Le KPK a ensuite souligné que l'utilisation de l'argent liquide dans les élections était toujours très dominante car il n'y avait pas de réglementation limitant les transactions en espèces. Cette condition est jugée élargir les chances de vote d'achat ou de politique de l'argent, qui est depuis longtemps un problème classique dans la démocratie électorale.
En ce qui concerne l’étude sur la gouvernance du parti, Budi a déclaré que le KPK, par l’intermédiaire de la Direction du Suivi de la Prévention et du Suivi, avait en charge quatre groupes de sources. Ils sont des représentants des partis politiques parlementaires et non parlementaires; organisateurs des élections et des élections locales; experts ou observateurs eléctoraux; et des universitaires.
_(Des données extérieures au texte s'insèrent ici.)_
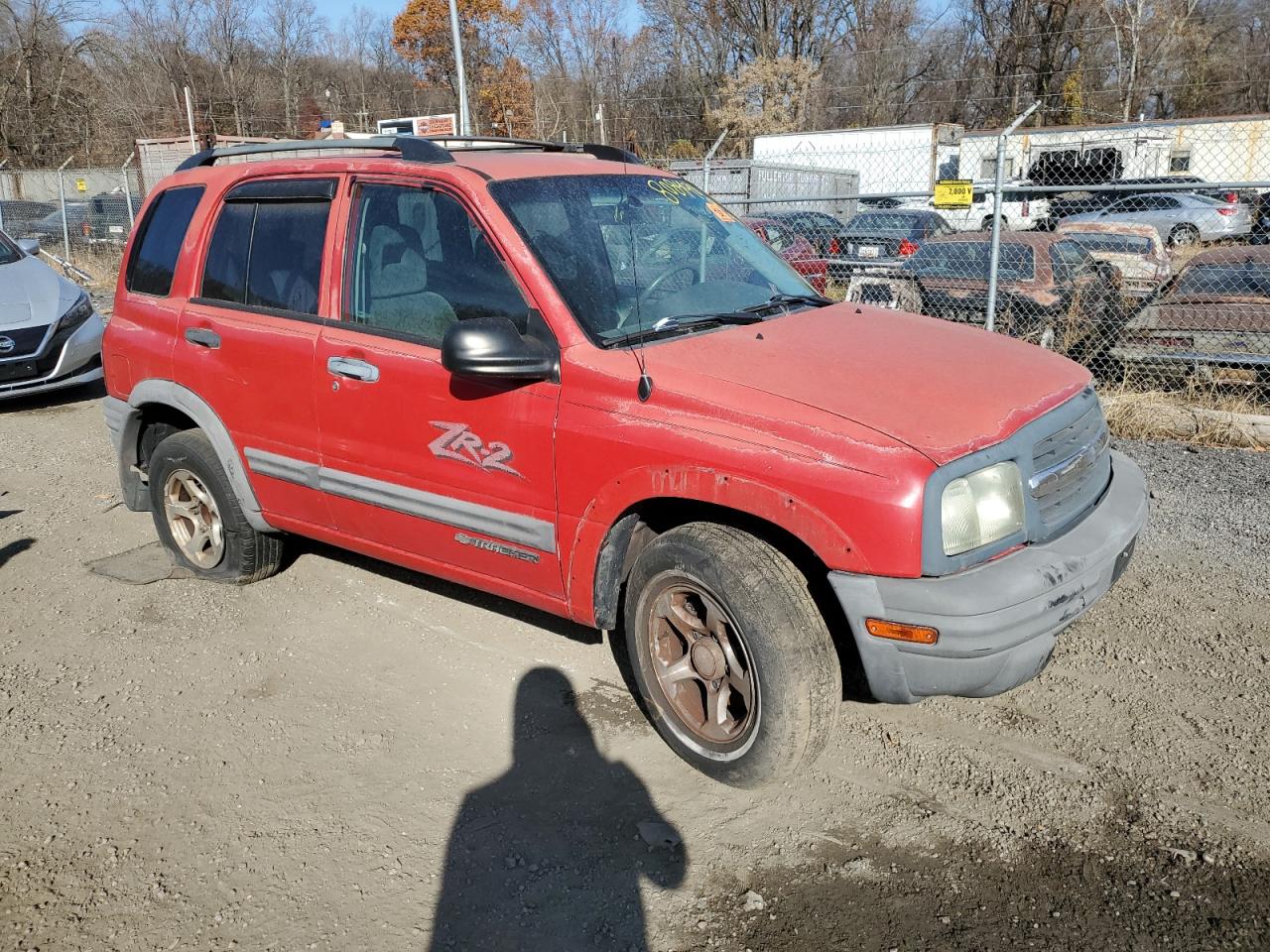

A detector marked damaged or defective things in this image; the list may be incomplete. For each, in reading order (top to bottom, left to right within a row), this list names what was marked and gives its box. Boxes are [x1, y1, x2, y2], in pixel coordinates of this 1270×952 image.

abandoned suv [104, 138, 1143, 785]
dented hood [643, 303, 1095, 466]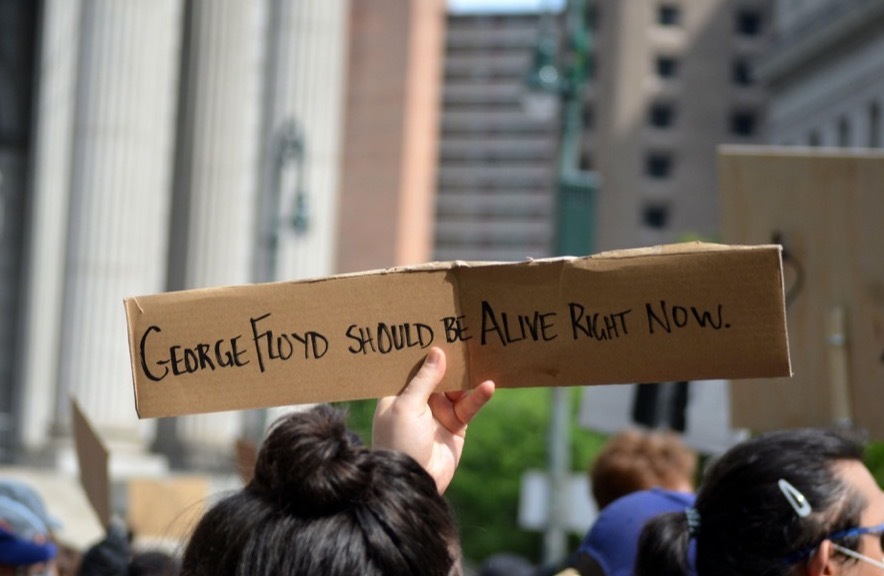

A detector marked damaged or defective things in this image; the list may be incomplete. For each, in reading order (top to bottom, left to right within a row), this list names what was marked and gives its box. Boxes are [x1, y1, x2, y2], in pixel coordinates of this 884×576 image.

torn cardboard edge [121, 242, 792, 418]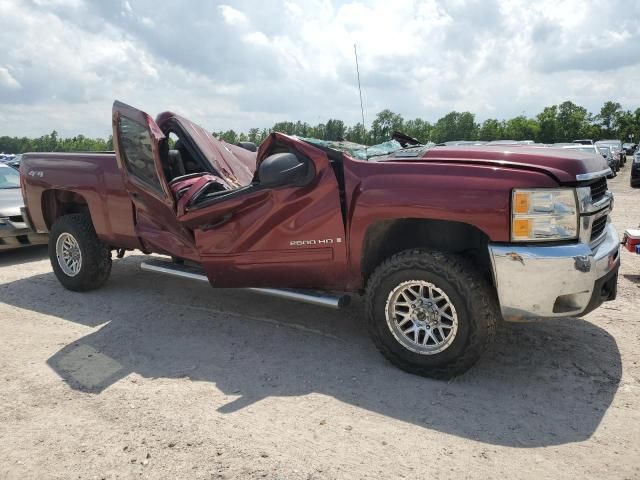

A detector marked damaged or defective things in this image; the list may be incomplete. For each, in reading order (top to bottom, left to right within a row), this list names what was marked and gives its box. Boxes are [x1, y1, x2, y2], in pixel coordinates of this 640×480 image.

damaged pickup truck [20, 101, 620, 378]
crumpled roof [296, 137, 404, 161]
« L’urgence de mitiger le potentiel de corruption politique fait partie de l’effort de réforme systémique dans les secteurs stratégiques », a expliqué Budi.
« Le KPK lui-même a réport́ et transmis officiellement les conclusions de l’étude, ainsi que les points réconsés au président et au président du Conseil des Représentéants du Peuple (DPR), sous la forme d’un rapport pour encourager la mise en place rapide de la reforme du système politique ».